Automated assessment of Knosp grade from pituitary adenoma MRI: Experimental comparison of a rule-based and a machine learning-based approach.
Authors
Affiliations (6)
Affiliations (6)
- Department of Neurosurgery and Neurooncology, Military University Hospital, Prague, Czech Republic.
- 1st Faculty of Medicine, Charles University, Prague, Czech Republic.
- Department of Cybernetics, Faculty of Electrical Engineering, Czech Technical University, Prague, Czech Republic.
- Department of Radiodiagnostics, Military University Hospital, Prague, Czech Republic.

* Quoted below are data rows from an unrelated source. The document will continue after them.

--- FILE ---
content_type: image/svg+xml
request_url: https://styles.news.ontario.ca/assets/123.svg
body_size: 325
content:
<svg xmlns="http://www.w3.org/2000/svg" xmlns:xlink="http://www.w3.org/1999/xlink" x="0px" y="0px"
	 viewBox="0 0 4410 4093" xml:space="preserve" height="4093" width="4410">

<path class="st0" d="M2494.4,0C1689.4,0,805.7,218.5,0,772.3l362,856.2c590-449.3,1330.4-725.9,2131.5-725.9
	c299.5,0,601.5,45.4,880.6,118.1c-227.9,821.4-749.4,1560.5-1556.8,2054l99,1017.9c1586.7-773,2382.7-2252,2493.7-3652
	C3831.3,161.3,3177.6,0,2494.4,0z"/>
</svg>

- Department of Internal Medicine, Military University Hospital, Prague, Czech Republic.
- Third Department of Internal Medicine, First Faculty of Medicine, Charles University and General University Hospital, Prague, Czech Republic.
Abstract
The Knosp grading system is widely used to characterize parasellar extension of pituitary adenomas and to stratify the risk of cavernous sinus (CS) invasion, gross total resection (GTR), and endocrinological remission (ER). However, its assessment relies on expert interpretation of MRI and shows limited inter-rater reliability. To develop and compare two automated approaches for Knosp grade assessment from preoperative MRI-one rule-based method emulating the original geometric algorithm and one statistical deep learning-based method-and to evaluate their accuracy and ability to stratify CS invasion, GTR, and ER. A geometry-based algorithm was implemented using tumor and internal carotid artery segmentations, generated either manually or automatically. In parallel, a deep learning classifier was trained on 394 annotated MRI scans. Both methods were evaluated on an independent validation cohort of 99 scans. Two additional expert raters independently assigned Knosp grades to assess human inter-rater reliability. Human raters achieved accuracies of 64.65% (κ = 0.538) and 60.10% (κ = 0.463). The geometry-based method reached 44.95% accuracy (κ = 0.270) with manual segmentations and 35.35% (κ = 0.164) with automatic segmentations, while the deep learning estimator achieved 41.92% (κ = 0.234). Higher Knosp grades assigned by automated methods were significantly associated with increased CS invasion risk and reduced likelihood of GTR (p < 0.05). Automated approaches can support Knosp grade assessment, but their current accuracy is insufficient for standalone clinical use.